Data embedding

A key aspect in both classical and quantum machine learning is that these are purely evidence based approaches. We need to have data in order to reverse engineer the dynamics of a given system or relationship between collected evidences and target values of the task.

Most companies harvest a huge amount of data but this data is classical for now. Our quantum devices can only work with quantum states as we saw previously. We also know that when measuring any outcome of a quantum device, a mapping is done from quantum to classical regime where plenty of information is lost

\[ |0\rangle \rightarrow 0 \quad \& \quad |1\rangle \rightarrow 1, \]

For the machine to be aware of our classical data we should find the opposite action, we would need to introduce our data into the quantum device creating a state that is meaningful for our task. Most likely it will also require a more complex representation than simple bits, as we will be using different data representations in our classical datasets (boolean, categorical and continuous variables among others).

A special type of circuits exists meant for this particular step. This action is performed by feature maps, and the name comes from the mapping action between the original data space \(\in \mathbb{R}^n\) to a new feature space of different dimension and complexity (\(\in \mathbb{C}^m\)).

Many techniques in the classical domain use this technique, mapping into a higher-dimensional space so that data becomes easy to separable. This is mostly performed by the definition of kernels in techniques like Support Vector Machines.

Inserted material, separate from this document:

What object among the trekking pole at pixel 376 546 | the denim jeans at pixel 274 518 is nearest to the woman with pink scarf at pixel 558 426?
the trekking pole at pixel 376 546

Data in high space (https://en.wikipedia.org/wiki/Kernel_method)

And in some other cases, an intentional mapping to lower dimensional space is done to remove information redundancy and synthesize the information inside the data. Something similar to bottleneck layers on neural networks trying to define a lower dimensional latent space.

Latent mapping using Encoder-Decoder architectures

Often, these techniques require a good understanding from the classical side in order to create the best mapping possible to the latent space. It should be able to accurately synthesize the information removing all redundant information from the original data space.

So, by definition, our mapping into the quantum regime belongs to the first family as it is in generally assumed the higher dimensional nature of quantum formalism. But each type of mapping may benefit different objectives as we previously stated.